If you’re like me, you held onto them for weeks, believing that one cold winter day you would sit down with a big mug of tea and re-read them, save the extra-special ones, and maybe even call or write those super-human individuals who had taken extra time to pen novellas of their lives in the past year. (Those people always impress me; I can barely get my cards mailed by Dec. 22nd, much less tell everyone what we did in the previous 12 months!)
Or maybe you even had grandiose plans of crafting with the cards you received – making a collage or ornaments out of them. Yes – one ambitious year perhaps you even admired all those sweet faces of your friends’ kids and planned to photograph each card, saving them to your hard drive or the cloud! (I actually did this. Precisely ONE time.)
But in all likelihood – you did none of that. You eventually let out a big sigh of co-mingled regret and relief, and recycled the colorful stash, secretly hoping that no one would ever ask you to recall the cards’ contents.
By now, the cards my family received would usually have been appreciated and tossed. But not this year.

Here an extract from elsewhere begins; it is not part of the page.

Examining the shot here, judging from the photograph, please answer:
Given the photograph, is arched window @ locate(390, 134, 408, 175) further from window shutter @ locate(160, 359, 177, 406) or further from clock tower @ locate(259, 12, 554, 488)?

This year, we are trying something new: we are making the cards a part of Lent.
In our home, we “say grace” before meals. It’s a good habit – one that’s meant to remind us from Whom we receive our nourishment.
Typically, we say the traditional Catholic blessing:
“Bless us, O Lord,
and these Thy gifts,
which we are about to receive,
from Thy bounty,
through Christ Our Lord,
It covers all the most important points and when said with genuine heartfelt devotion, offers the gratitude that’s due.
There is danger in repetition, however. After awhile, it can be tempting to ignore the words – to just go through the motions of saying them without concentrating on their meaning.
One way to recharge a mealtime prayer with its intended significance is to change it up a bit – not by re-wording it necessarily, but by adding to it.
So at every meal this Lent, we are taking a couple Christmas cards from our stack and praying for the families that sent them. Our prayers are not fancy or flowery, just straightforward expressions from the heart that the One who sees and knows all will grant our friends the virtues and strengths they need most.
If you wonder what that looks like, here’s what I said last night after the basic blessing:
“Heavenly Father, we thank you for our dear friends Pete and Amy and their children Brendan, Zach, and Ellie. It’s been awhile since we’ve seen them but we know they are in Your loving hands. Please watch over them and bring them closer to one another in 2018. We pray too for Uncle Bill and Clara. May you bless their new marriage and new home in California. Amen.”
Sharing these cards every night has given my husband and I opportunities tell our kids a bit more about old friends – people with whom we ‘swap’ Christmas cards but rarely see – people we knew long before the kids came along. It’s a side benefit I wouldn’t have considered before starting this Lenten effort.
Remembering people and holding them up….
We can start anytime.
Flip through your phone’s address book, glance over your Facebook friends, make a list of names.
Fold your hands and lift up a friend. Today.